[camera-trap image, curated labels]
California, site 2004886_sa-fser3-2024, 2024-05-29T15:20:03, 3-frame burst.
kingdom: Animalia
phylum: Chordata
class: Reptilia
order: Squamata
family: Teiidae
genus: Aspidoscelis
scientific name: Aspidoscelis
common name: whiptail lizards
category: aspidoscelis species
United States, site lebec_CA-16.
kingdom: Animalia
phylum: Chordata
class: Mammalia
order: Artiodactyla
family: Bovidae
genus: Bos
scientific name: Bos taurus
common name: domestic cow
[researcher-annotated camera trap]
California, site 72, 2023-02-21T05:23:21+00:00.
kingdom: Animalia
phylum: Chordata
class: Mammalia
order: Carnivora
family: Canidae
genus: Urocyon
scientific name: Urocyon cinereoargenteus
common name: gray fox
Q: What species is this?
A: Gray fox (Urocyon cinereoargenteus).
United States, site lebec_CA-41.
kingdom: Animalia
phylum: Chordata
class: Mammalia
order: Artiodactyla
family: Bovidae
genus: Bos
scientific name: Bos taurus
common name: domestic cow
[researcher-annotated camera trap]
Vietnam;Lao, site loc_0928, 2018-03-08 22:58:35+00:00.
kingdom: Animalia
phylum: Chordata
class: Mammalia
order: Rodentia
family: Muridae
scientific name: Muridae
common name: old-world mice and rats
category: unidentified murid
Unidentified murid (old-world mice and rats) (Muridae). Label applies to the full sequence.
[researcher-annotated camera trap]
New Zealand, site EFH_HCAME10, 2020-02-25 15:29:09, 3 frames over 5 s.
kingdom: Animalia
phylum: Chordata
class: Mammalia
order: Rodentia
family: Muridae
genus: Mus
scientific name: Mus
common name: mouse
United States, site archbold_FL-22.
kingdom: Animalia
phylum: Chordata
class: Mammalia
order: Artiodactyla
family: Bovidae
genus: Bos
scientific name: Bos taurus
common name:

===============

### Instructions for the task
Your reply should contain every entry, repeated exactly.

### Completed task
[camera-trap image, curated labels]
California, site 2004886_sa-fser3-2024, 2024-05-29T15:20:03, 3-frame burst.
kingdom: Animalia
phylum: Chordata
class: Reptilia
order: Squamata
family: Teiidae
genus: Aspidoscelis
scientific name: Aspidoscelis
common name: whiptail lizards
category: aspidoscelis species
United States, site lebec_CA-16.
kingdom: Animalia
phylum: Chordata
class: Mammalia
order: Artiodactyla
family: Bovidae
genus: Bos
scientific name: Bos taurus
common name: domestic cow
[researcher-annotated camera trap]
California, site 72, 2023-02-21T05:23:21+00:00.
kingdom: Animalia
phylum: Chordata
class: Mammalia
order: Carnivora
family: Canidae
genus: Urocyon
scientific name: Urocyon cinereoargenteus
common name: gray fox
Q: What species is this?
A: Gray fox (Urocyon cinereoargenteus).
United States, site lebec_CA-41.
kingdom: Animalia
phylum: Chordata
class: Mammalia
order: Artiodactyla
family: Bovidae
genus: Bos
scientific name: Bos taurus
common name: domestic cow
[researcher-annotated camera trap]
Vietnam;Lao, site loc_0928, 2018-03-08 22:58:35+00:00.
kingdom: Animalia
phylum: Chordata
class: Mammalia
order: Rodentia
family: Muridae
scientific name: Muridae
common name: old-world mice and rats
category: unidentified murid
Unidentified murid (old-world mice and rats) (Muridae). Label applies to the full sequence.
[researcher-annotated camera trap]
New Zealand, site EFH_HCAME10, 2020-02-25 15:29:09, 3 frames over 5 s.
kingdom: Animalia
phylum: Chordata
class: Mammalia
order: Rodentia
family: Muridae
genus: Mus
scientific name: Mus
common name: mouse
United States, site archbold_FL-22.
kingdom: Animalia
phylum: Chordata
class: Mammalia
order: Artiodactyla
family: Bovidae
genus: Bos
scientific name: Bos taurus
common name:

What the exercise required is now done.